Aim: Reproduce the listing below, swapping "hooded jacket" for "zip-up hoodie" and leaving everything else unchanged.

** Begin Provided records **

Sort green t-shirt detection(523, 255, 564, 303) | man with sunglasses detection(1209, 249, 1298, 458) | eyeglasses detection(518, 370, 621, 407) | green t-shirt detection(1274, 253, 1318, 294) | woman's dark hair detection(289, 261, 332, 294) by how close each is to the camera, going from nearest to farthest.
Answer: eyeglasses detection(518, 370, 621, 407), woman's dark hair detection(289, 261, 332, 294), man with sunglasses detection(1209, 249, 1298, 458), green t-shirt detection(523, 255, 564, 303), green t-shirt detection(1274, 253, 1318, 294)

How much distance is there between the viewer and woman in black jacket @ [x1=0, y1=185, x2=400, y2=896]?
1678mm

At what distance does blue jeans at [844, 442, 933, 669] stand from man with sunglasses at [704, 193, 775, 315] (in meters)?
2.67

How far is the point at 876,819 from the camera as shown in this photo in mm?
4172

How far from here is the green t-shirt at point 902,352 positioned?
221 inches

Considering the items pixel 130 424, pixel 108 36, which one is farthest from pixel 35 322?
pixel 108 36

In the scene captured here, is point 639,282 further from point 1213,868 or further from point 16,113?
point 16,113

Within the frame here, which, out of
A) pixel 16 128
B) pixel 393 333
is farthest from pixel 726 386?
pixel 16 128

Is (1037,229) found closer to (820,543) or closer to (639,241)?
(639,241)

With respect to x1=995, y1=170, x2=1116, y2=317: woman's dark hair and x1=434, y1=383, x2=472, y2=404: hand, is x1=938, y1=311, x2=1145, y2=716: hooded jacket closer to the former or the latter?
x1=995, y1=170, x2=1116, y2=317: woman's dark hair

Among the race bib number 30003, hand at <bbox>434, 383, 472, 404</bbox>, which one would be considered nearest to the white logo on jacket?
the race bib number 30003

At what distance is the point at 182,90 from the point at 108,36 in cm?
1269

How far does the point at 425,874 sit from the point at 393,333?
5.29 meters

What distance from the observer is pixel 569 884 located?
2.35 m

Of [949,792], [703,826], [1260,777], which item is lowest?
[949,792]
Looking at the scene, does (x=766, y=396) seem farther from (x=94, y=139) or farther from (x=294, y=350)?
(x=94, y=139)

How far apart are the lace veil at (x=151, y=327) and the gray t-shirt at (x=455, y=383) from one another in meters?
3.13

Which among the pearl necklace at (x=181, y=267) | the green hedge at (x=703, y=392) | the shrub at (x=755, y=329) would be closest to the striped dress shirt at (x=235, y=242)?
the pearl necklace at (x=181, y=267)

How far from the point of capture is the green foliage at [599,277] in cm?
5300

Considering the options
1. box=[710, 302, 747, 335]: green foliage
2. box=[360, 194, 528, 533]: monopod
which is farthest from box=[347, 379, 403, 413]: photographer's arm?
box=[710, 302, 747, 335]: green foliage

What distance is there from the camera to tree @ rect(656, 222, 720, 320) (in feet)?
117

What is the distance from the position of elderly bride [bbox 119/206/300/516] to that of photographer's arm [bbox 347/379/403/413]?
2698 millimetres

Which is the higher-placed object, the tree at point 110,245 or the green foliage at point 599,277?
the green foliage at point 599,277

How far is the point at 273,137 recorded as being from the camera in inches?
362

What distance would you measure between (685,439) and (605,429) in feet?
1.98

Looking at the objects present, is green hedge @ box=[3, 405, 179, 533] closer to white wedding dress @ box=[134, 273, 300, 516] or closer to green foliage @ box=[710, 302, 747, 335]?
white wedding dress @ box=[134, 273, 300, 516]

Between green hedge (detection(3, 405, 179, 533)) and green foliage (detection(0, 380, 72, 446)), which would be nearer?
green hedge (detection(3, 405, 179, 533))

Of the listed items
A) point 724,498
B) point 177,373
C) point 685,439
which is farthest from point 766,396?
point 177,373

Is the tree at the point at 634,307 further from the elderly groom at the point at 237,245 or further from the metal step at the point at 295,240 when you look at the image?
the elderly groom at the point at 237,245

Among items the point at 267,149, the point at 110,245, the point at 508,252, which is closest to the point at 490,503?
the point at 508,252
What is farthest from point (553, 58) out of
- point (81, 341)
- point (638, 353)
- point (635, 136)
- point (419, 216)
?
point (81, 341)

** End Provided records **

Answer for the task:
Sort green t-shirt detection(523, 255, 564, 303) | man with sunglasses detection(1209, 249, 1298, 458) | eyeglasses detection(518, 370, 621, 407) | green t-shirt detection(1274, 253, 1318, 294) | woman's dark hair detection(289, 261, 332, 294) by how close each is to the camera, going from nearest to farthest.
Answer: eyeglasses detection(518, 370, 621, 407), woman's dark hair detection(289, 261, 332, 294), man with sunglasses detection(1209, 249, 1298, 458), green t-shirt detection(523, 255, 564, 303), green t-shirt detection(1274, 253, 1318, 294)

How much distance is there between the viewer and woman in black jacket @ [x1=0, y1=185, x2=400, y2=896]?
1678mm

At what distance does blue jeans at [844, 442, 933, 669] stand from man with sunglasses at [704, 193, 775, 315] (in meters)?
2.67

How far is the point at 876,819 from the camera as shown in this photo in mm?
4172

How far from here is the green t-shirt at point 902,352 positioned?
221 inches

Considering the items pixel 130 424, pixel 108 36, which one is farthest from pixel 35 322?
pixel 108 36

In the scene captured here, is point 639,282 further from point 1213,868 or further from point 16,113?
point 16,113

Within the frame here, which, out of
A) pixel 16 128
B) pixel 393 333
is farthest from pixel 726 386?
pixel 16 128

Is (1037,229) found closer to (820,543) or closer to (639,241)?
(639,241)

With respect to x1=995, y1=170, x2=1116, y2=317: woman's dark hair and x1=434, y1=383, x2=472, y2=404: hand, is x1=938, y1=311, x2=1145, y2=716: zip-up hoodie closer to the former or the latter?
x1=995, y1=170, x2=1116, y2=317: woman's dark hair

Among the race bib number 30003, hand at <bbox>434, 383, 472, 404</bbox>, which one would be considered nearest to the white logo on jacket?
the race bib number 30003

At what distance is the point at 182,90 from the point at 108,36 in cm?
1269

How far does the point at 425,874 sit from the point at 393,333?
5.29 meters

What distance from the observer is pixel 569 884 located?
2.35 m

Of [949,792], [703,826], [1260,777], which item is lowest?
[949,792]
Looking at the scene, does (x=766, y=396) seem farther from (x=94, y=139) or farther from (x=294, y=350)?
(x=94, y=139)

How far apart are the lace veil at (x=151, y=327) and the gray t-shirt at (x=455, y=383) from one another in meters?
3.13

Which among the pearl necklace at (x=181, y=267) | the green hedge at (x=703, y=392) | the shrub at (x=755, y=329) would be closest to the striped dress shirt at (x=235, y=242)?
the pearl necklace at (x=181, y=267)

How far from the point of capture is the green foliage at [599,277] in cm?
5300

Considering the options
1. box=[710, 302, 747, 335]: green foliage
2. box=[360, 194, 528, 533]: monopod
which is farthest from box=[347, 379, 403, 413]: photographer's arm?
box=[710, 302, 747, 335]: green foliage

What distance is there from the camera to tree @ rect(656, 222, 720, 320) (in feet)?
117

What is the distance from the position of elderly bride [bbox 119/206/300/516] to that of photographer's arm [bbox 347/379/403/413]?
2698 millimetres

Which is the higher-placed object, the tree at point 110,245 or the green foliage at point 599,277?
the green foliage at point 599,277

How far is the point at 273,137 recorded as being from the camera in inches?
362

What distance would you measure between (685,439) and (605,429) in feet?
1.98

Looking at the objects present, is green hedge @ box=[3, 405, 179, 533] closer to white wedding dress @ box=[134, 273, 300, 516] or closer to green foliage @ box=[710, 302, 747, 335]?
white wedding dress @ box=[134, 273, 300, 516]

Between green hedge (detection(3, 405, 179, 533)) and green foliage (detection(0, 380, 72, 446)), which would be nearer?
green hedge (detection(3, 405, 179, 533))

Of the listed items
A) point 724,498
B) point 177,373
C) point 685,439
which is farthest from point 766,396?
point 177,373

Is the tree at the point at 634,307 further from the elderly groom at the point at 237,245 or further from the metal step at the point at 295,240 when you look at the image?
the elderly groom at the point at 237,245

Among items the point at 267,149, the point at 110,245, the point at 508,252, which is closest to the point at 490,503?
the point at 508,252
What is farthest from point (553, 58) out of
- point (81, 341)
- point (638, 353)
- point (635, 136)
- point (419, 216)
?
point (81, 341)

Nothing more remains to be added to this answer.